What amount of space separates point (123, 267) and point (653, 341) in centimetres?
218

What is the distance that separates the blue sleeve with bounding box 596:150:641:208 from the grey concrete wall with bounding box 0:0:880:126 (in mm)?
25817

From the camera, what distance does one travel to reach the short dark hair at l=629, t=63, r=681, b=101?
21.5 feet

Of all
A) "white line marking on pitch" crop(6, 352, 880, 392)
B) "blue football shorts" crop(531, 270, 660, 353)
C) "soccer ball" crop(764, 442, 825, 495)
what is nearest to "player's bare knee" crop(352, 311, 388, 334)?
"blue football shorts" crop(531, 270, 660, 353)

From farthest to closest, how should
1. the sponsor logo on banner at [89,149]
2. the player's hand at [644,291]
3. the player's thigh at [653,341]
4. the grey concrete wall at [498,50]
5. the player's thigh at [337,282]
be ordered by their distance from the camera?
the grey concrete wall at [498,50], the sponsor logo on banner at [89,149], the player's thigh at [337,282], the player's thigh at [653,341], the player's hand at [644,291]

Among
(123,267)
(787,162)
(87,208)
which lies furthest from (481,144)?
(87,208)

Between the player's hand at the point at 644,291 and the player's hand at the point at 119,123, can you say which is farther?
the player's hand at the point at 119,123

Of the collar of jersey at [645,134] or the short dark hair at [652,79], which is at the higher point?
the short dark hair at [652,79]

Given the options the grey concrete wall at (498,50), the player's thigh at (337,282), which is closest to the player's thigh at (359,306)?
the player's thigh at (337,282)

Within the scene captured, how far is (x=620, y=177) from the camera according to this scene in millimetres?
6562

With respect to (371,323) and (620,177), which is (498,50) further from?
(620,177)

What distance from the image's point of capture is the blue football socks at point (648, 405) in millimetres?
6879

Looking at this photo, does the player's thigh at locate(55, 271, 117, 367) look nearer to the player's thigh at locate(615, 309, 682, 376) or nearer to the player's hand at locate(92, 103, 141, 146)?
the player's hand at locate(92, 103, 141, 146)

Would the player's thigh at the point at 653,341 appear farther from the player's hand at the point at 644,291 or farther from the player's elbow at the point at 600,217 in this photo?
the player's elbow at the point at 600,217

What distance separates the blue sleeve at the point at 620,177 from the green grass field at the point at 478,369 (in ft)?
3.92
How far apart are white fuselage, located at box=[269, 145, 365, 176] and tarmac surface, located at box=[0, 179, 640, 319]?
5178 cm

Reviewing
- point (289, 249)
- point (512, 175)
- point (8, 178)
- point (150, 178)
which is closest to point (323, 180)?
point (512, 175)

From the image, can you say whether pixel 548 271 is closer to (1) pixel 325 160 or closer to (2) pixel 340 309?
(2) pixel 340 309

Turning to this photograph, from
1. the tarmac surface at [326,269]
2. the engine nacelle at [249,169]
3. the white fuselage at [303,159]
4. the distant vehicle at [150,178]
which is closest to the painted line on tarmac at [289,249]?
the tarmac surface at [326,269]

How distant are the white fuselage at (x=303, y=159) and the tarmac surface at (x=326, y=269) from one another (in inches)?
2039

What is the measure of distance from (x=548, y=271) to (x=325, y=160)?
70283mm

-*-

Aim of the exercise —
Starting at the line that contains "What is the measure" and continuing through the last of the entries, present each line as a string in a JSON list, one string per line, and omit any blank lines.

Response to this exercise —
[
  "What is the measure of distance from (x=548, y=271) to (x=325, y=160)?",
  "70283mm"
]